But I didn't realize just how big this thing was. I thought, really, that it was just a humongous courtyard surrounded by about four buildings, each connected to its neighbor by a high wall.
I didn't know that it would have a moat around it.
And I didn't know that the outer wall surrounded several courtyards.
The Meridian Gate (see picture) was impressive enough, bigger than I'd imagined. It also looked more Chinese than I ever thought authentic Chinese architecture would really look.
See, I've seen examples of Mexican restaurants that are pretty well overdone. Think "Cinco de Mayo" (which is in fact a pretty minor Mexican holiday, on the order of Flag Day here). So I figured the most, what I'd call garish, Chinese restaurants I've seen in the U.S. were similarly exaggerated.
Nope. To wit:
The different rooflines really fascinated my friend. I was struck by the ubiquity of bright reds, blues, yellows and greens. The traditional Chinese aesthetic is so different from what I'm used to. So is the modern Chinese aesthetic of architecture, but that fascinated me to no end. (More on that later.)
And the distinct Chinese aesthetic extended even to the names of the buildings. The Gate of Supreme Harmony. The Hall of Preserving Harmony. The Gate of Divine Powers. The Hall of Earthly Tranquility.
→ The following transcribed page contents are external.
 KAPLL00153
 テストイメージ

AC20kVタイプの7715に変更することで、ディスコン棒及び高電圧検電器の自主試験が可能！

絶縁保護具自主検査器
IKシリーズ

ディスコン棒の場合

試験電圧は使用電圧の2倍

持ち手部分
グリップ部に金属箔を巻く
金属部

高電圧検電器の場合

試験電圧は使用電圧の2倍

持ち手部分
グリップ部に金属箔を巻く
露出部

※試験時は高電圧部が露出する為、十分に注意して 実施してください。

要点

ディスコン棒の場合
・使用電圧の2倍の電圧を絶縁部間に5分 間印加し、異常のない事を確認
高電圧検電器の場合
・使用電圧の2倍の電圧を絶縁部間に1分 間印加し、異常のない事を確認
|The Hill of Accumulated Elegance.|
The Forbidden City was the oldest thing I'd ever seen to that point. I never realized before how weird old things are, and how much the passage of time and the descent of generations can change things and at the same time leave some aspects untouched. And it's a little strange to think that some emperor had lived in these palaces years and years and years before I was walking around, snapping pictures of his house.